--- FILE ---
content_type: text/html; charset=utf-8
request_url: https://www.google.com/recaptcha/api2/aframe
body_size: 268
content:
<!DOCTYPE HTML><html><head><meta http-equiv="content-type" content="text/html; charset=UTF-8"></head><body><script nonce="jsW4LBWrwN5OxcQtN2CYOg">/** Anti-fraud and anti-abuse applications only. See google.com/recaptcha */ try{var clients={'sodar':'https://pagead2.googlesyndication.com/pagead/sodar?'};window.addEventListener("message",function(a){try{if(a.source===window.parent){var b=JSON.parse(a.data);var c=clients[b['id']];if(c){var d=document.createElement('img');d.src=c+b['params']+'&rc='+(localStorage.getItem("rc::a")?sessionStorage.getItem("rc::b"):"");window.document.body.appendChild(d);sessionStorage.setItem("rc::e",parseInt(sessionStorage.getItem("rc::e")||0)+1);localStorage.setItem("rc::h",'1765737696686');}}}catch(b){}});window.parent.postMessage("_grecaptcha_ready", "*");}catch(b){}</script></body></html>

Prompt
Scan the lines above for the word "text". Return each one that has it.

Output of the exercise
content_type: text/html; charset=utf-8
<!DOCTYPE HTML><html><head><meta http-equiv="content-type" content="text/html; charset=UTF-8"></head><body><script nonce="jsW4LBWrwN5OxcQtN2CYOg">/** Anti-fraud and anti-abuse applications only. See google.com/recaptcha */ try{var clients={'sodar':'https://pagead2.googlesyndication.com/pagead/sodar?'};window.addEventListener("message",function(a){try{if(a.source===window.parent){var b=JSON.parse(a.data);var c=clients[b['id']];if(c){var d=document.createElement('img');d.src=c+b['params']+'&rc='+(localStorage.getItem("rc::a")?sessionStorage.getItem("rc::b"):"");window.document.body.appendChild(d);sessionStorage.setItem("rc::e",parseInt(sessionStorage.getItem("rc::e")||0)+1);localStorage.setItem("rc::h",'1765737696686');}}}catch(b){}});window.parent.postMessage("_grecaptcha_ready", "*");}catch(b){}</script></body></html>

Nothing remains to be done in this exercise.